Why the oceans need to be protected

Sunil Seth
It is a time to remember that we all are connected to the oceans no matter where we live, no matter how far we are away from the coast. The oceans are subjected to various kinds of pollution. One kind is plastic pollution. In fact the human activities are taking a terrible toll of the world’s oceans and seas resulting in marine pollution especially from land based sources; increased sea temperature; sea level rise resulting in submergence of coastal area and ocean acidification caused by climate change posing a further threat to the marine life, coastal island communities and economies too. The oceans being an integral part of the ecosystem, regulating the ecosystem not only supplying food but also medicines and oxygen, hence forth balancing the biosphere.
It is not only important for marine life which may live in it but also the animals nowhere near to it-especially the human beings. Oceans cover 75 percent of the world and 97 percent of world’s water; 2,10,000 different species have been confirmed by science-million more may lay undiscovered. Oceans absorb about a third of carbon dioxide produced by humans and their activities. According to the UN they are lungs of our planet. Almost three billion people depend on the source of protein produced by oceans. Over 205 million people are employed-either indirectly or directly by marine fisheries. But the rapid urbanization and industrialization all over the world has resulted into polluting oceans, damaging marine life and human life too. The need of the hour is to inform the public of the impact of human action on the oceans; develop a worldwide movement of citizens for the oceans; mobilize and unite the world’s population on a project for the sustainable management of the world’s oceans. Every year, at least 8 million tonnes of plastic end up in oceans, the equivalent of a full garbage truck every minute. It is responsible for killing one million seabirds and one lac marine mammals every year there by incurring loss of $8 billion to the marine ecosystem every year. In fact, we have produced more plastic in the last decade than in the whole of the last century. With this increase, it is estimated that if it goes unchecked, then by the end of 2050, oceans will be more  filled with plastic than fishes. It is contributing to such a drastic level that a swirling vortex of garbage of the size of a continent named as “Great Pacific Garbage Patch” is outnumbering planktons. The plastic being non-biodegradable but photodegradable keeps degrading into smaller pieces escaping even the treatment plants which then dissolves into  oceans; being eaten up by fishes and then consumed by we human beings. It’s in the water we drink and food we eat. The fact that plastic being insoluble in water for 300 years; takes 500 years to decompose and 1000 years for decomposing of PET bottles which are being bought at an enormous no. of one million bottles every minute.

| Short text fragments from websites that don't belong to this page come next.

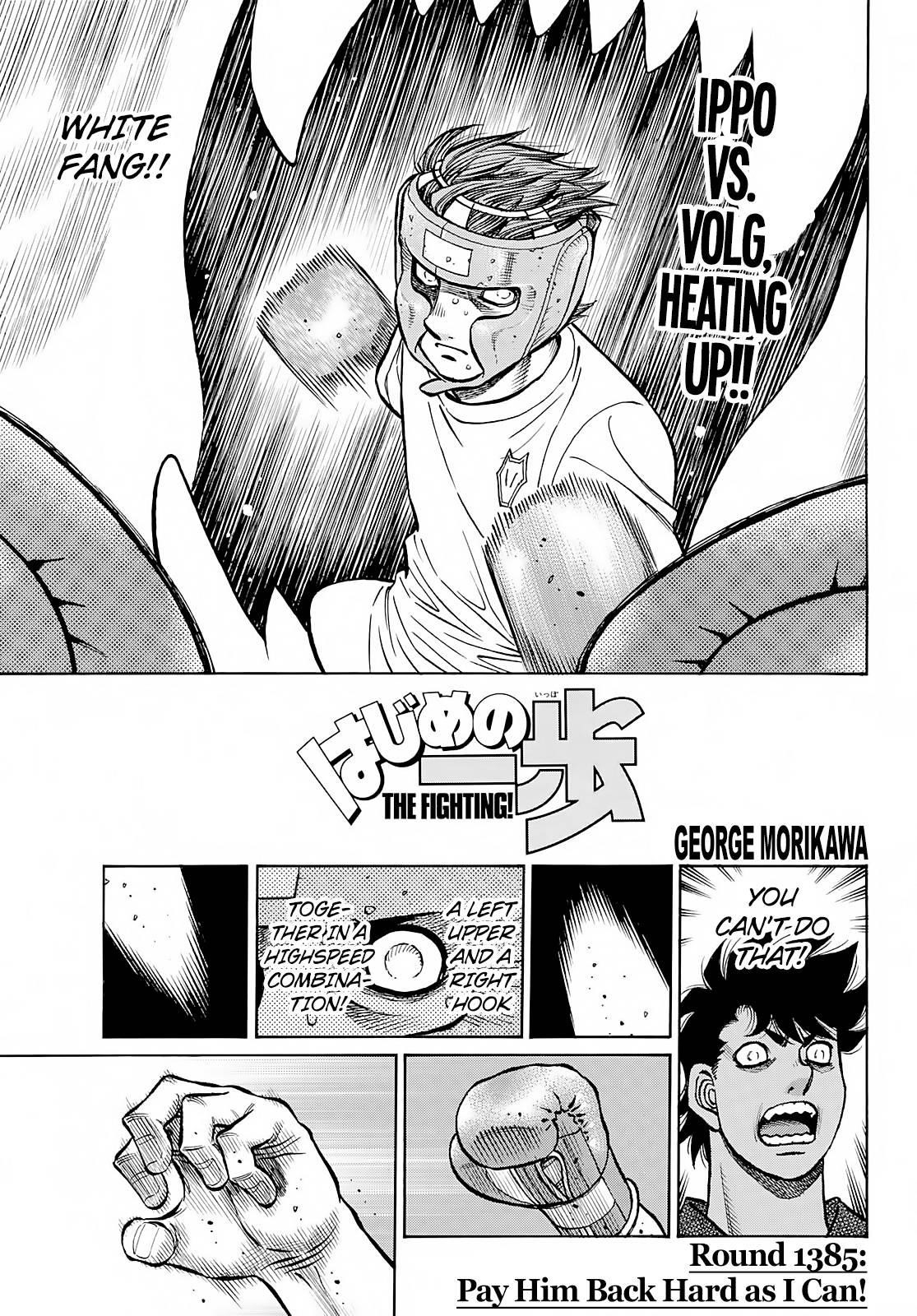 hajime-no-ippo-chap-1385-0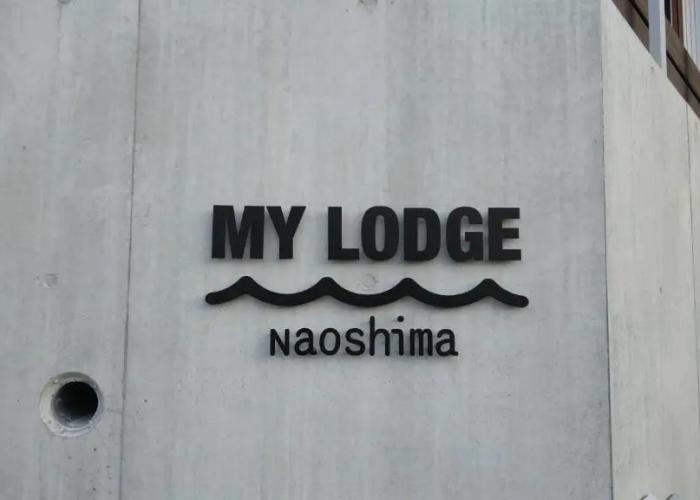 My Lodge Naoshima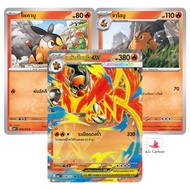 SV7S T-047-166 RR-Dentulaex-Stellar Light (Pokemon Card Game) Pokemon Game Thai Language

It has now become an epidemic; rather we see rivers of plastics flowing into the ocean. Recently, headlines of the news from Thailand was making waves that 80 kg of plastic bags were found in the body of a whale who died because of plastics in the ocean. Main focus to check the plastic menace ending in the oceans is to create awareness among the people to keep the oceans clean and preventing the pollution in the first place. Lot is being done to clean the oceans but these will do nothing if we do not first stop the ongoing pollution at its first place for our effort to lead us to a sustainable ending. Preventing it in the first place simply by it’s total dismissal with a strict ban on the production itself looking for some biodegradable alternatives. For that, our efforts towards GSR (Green Social Responsibility) should say that if each and every   one of us does at least one green deed every day; there will be billions of good deeds daily which in turn can lead invention of new green alternatives to replace plastic menace being created by big Consumer companies by selling their products indiscriminatingly wrapped in plastics without a second thought as to what will happen to the packages when these new customers are finished with the product, followed by the need to levying taxes under EPR (Extended Producer Responsibility) on the companies  responsible for creation of the plastic waste which then can be utilized for development of recycling infrastructure, another need of the hour by the developed as well as the developing nations.
India too, having a coastline of 7517 km and its contribution to national income, foreign exchange and employment with the declaration of 200 miles of Exclusive Economic Zone spreading over an area  of 2.3 million sq. miles which is almost equal to the agricultural land in the country, needs a due deliberation  on this aspect of sustainable development of oceans  taking in consideration the burgeoning   population where creating awareness is a herculean task.